%%

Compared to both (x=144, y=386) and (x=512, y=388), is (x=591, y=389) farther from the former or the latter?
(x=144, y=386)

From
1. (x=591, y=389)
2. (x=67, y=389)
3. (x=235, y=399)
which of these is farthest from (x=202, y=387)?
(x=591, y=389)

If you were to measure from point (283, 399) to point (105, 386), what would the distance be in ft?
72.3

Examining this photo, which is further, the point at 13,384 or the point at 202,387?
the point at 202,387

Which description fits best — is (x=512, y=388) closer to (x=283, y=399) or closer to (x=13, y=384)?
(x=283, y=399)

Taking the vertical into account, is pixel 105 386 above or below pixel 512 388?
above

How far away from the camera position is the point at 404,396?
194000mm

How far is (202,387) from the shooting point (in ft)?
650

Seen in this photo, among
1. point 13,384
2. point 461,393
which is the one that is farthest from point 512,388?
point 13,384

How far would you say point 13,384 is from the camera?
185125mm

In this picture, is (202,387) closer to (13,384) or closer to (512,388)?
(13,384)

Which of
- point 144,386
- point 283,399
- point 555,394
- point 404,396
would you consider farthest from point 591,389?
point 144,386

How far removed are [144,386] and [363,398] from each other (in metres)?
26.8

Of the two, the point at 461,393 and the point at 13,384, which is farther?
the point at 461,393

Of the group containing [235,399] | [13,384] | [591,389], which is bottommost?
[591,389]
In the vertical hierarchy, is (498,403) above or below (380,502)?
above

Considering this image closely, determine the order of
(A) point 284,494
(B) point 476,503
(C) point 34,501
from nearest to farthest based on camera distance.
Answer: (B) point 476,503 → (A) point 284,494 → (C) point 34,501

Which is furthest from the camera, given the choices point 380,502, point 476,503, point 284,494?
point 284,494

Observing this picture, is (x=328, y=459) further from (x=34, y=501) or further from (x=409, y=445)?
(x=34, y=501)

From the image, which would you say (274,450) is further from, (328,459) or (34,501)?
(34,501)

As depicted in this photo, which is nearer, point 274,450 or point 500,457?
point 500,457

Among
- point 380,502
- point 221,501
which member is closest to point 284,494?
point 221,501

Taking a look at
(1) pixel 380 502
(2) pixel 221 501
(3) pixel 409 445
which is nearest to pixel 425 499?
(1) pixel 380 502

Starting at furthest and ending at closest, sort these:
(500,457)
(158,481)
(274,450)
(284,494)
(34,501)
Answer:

%%

• _What the task asks_
Write out every entry again exactly, please, with nothing missing.

• _Right answer_
Compared to both (x=144, y=386) and (x=512, y=388), is (x=591, y=389) farther from the former or the latter?
(x=144, y=386)

From
1. (x=591, y=389)
2. (x=67, y=389)
3. (x=235, y=399)
which of these is farthest from (x=202, y=387)?
(x=591, y=389)

If you were to measure from point (283, 399) to point (105, 386), what would the distance be in ft?
72.3

Examining this photo, which is further, the point at 13,384 or the point at 202,387?
the point at 202,387

Which description fits best — is (x=512, y=388) closer to (x=283, y=399) or closer to (x=13, y=384)?
(x=283, y=399)

Taking the vertical into account, is pixel 105 386 above or below pixel 512 388?
above

How far away from the camera position is the point at 404,396?
194000mm

How far is (202,387) from the shooting point (in ft)?
650

Seen in this photo, among
1. point 13,384
2. point 461,393
which is the one that is farthest from point 512,388?
point 13,384

How far would you say point 13,384 is from the camera?
185125mm

In this picture, is (202,387) closer to (13,384) or closer to (512,388)?
(13,384)

Which of
- point 144,386
- point 283,399
- point 555,394
- point 404,396
would you consider farthest from point 591,389?
point 144,386

How far removed are [144,386] and [363,398] from each other (in metres)?
26.8

Of the two, the point at 461,393 and the point at 13,384, which is farther?
the point at 461,393

Of the group containing [235,399] | [13,384] | [591,389], which is bottommost?
[591,389]
In the vertical hierarchy, is (498,403) above or below (380,502)?
above

Considering this image closely, determine the order of
(A) point 284,494
(B) point 476,503
(C) point 34,501
from nearest to farthest based on camera distance.
Answer: (B) point 476,503 → (A) point 284,494 → (C) point 34,501

Which is furthest from the camera, given the choices point 380,502, point 476,503, point 284,494?
point 284,494

Observing this picture, is (x=328, y=459) further from (x=34, y=501) or further from (x=409, y=445)?
(x=34, y=501)

From the image, which would you say (274,450) is further from, (328,459) or (34,501)?
(34,501)

As depicted in this photo, which is nearer, point 274,450 or point 500,457?
point 500,457

Among
- point 380,502
- point 221,501
which member is closest to point 284,494?
point 221,501

Taking a look at
(1) pixel 380 502
(2) pixel 221 501
(3) pixel 409 445
which is nearest to pixel 425 499?
(1) pixel 380 502

Starting at furthest and ending at closest, sort these:
(500,457)
(158,481)
(274,450)
(284,494)
(34,501)
Answer:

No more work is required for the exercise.